Ayatollah Khomeini used the Quranic word of Mostaz'af to incorporate
such ambiguity, yet to respond to the application of class antagonism
and classless society in the discourse of the Islamic guerrilla
movement and younger generation of Islamic students who were intrigued
by this vocabulary.
Ayatollah Khomeini challenged the idea of the "classless
human" proposed by a student (talabeh) of Islam: He states: "These
groups of people, who have emerged and are from a religious background,
are likeable but they are mistaken... They think Islam has
come to make a classless human ... meaning that they all have
to live in the same way in this world and there should be one state
to support them. They all have to pay taxes to the state and serve
it at the same time." The idea of a classless society
entered Iranian revolutionary discourse via the Marxist-Leninist
left and was coded by Islamist groups as Jame'eh-e bi tabaghe-e
towhidi (classless monotheistic society).

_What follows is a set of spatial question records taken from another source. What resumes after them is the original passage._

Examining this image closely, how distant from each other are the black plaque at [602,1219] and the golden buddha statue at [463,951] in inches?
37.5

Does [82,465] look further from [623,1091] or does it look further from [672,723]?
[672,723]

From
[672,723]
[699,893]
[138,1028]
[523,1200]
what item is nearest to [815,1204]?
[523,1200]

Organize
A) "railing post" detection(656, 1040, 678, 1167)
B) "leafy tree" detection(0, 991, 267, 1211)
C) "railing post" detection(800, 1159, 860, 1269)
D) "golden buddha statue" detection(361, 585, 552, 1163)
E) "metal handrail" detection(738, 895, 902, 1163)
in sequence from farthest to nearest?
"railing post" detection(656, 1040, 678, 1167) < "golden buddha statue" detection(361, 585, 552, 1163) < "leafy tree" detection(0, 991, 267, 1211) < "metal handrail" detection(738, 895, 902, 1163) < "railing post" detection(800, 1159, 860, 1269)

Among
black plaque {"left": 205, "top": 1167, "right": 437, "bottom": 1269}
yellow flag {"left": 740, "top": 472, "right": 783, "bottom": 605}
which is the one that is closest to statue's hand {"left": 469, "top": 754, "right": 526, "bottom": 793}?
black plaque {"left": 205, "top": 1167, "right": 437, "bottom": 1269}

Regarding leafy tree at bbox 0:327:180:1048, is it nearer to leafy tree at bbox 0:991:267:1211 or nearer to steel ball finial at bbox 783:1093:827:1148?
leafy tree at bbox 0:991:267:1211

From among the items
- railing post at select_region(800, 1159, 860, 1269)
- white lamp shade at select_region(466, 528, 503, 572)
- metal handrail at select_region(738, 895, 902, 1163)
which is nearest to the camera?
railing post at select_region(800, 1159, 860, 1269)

In his attempt to claim
an indigenous discursive space -- na sharghi, na gharbi, jomhouri-e
eslami (neither west nor east but an Islamic Republic) -- Khomeini
interrupted such discursive continuity between religious and
secular notions of a classless society.
In the post-revolutionary
era,
numerous groups who participated in the revolution -- from
the oil workers, whose strike immobilized the machinery of the
Shah's
economy, to peasants to women's resistance movements -- were
suppressed and rendered abject in the name of the revolution.
Those who achieved
hegemony then became the protectors of revolutionary values,
along with their conflicts and contradictions.

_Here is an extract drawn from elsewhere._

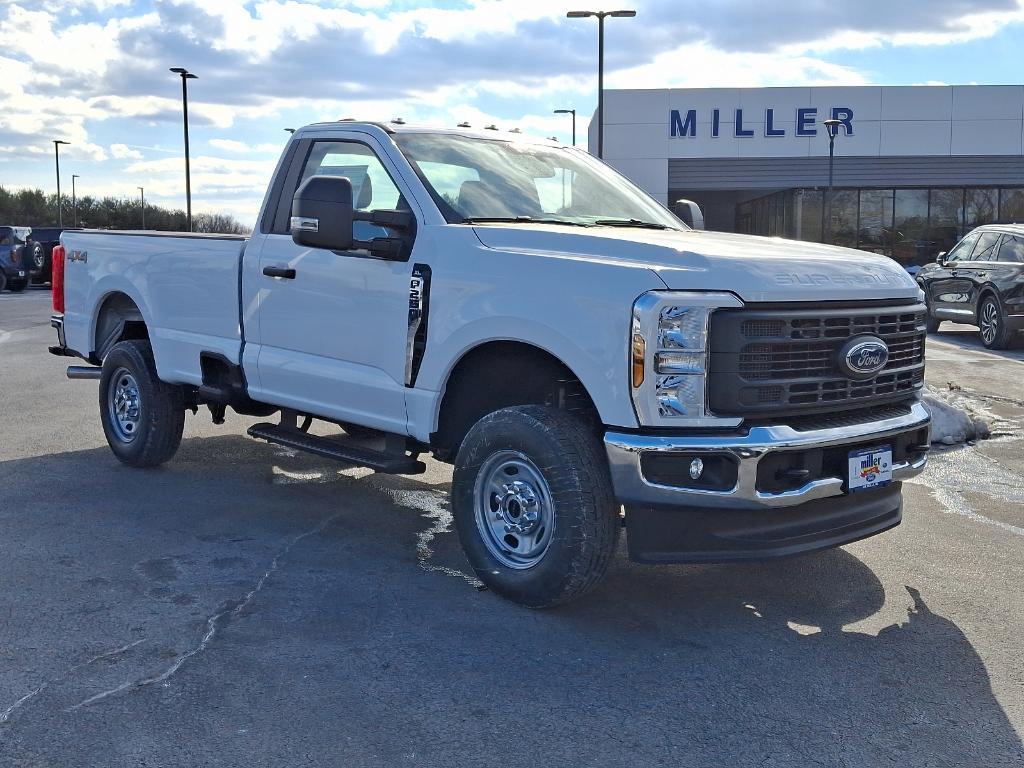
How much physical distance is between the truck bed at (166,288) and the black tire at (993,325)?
1265 cm

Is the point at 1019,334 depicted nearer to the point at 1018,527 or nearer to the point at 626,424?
the point at 1018,527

The massive participation of women in demonstrations against
imposed veiling in Tehran was condemned by factions of the revolutionary
movement, both secular and religious, as an act of collaboration
with the westernized elite of the ancien régime and its
ignorant victims, such as entertainers and prostitutes. The participation
of prostitutes and women entertainers in the demonstrations was
used as proof of the misbehavior of "good revolutionary" women.
Women were blamed for betraying revolutionary ideals by intentional
and unintentional collaboration with counter-revolutionary forces
and for distracting the revolution from its primary concerns.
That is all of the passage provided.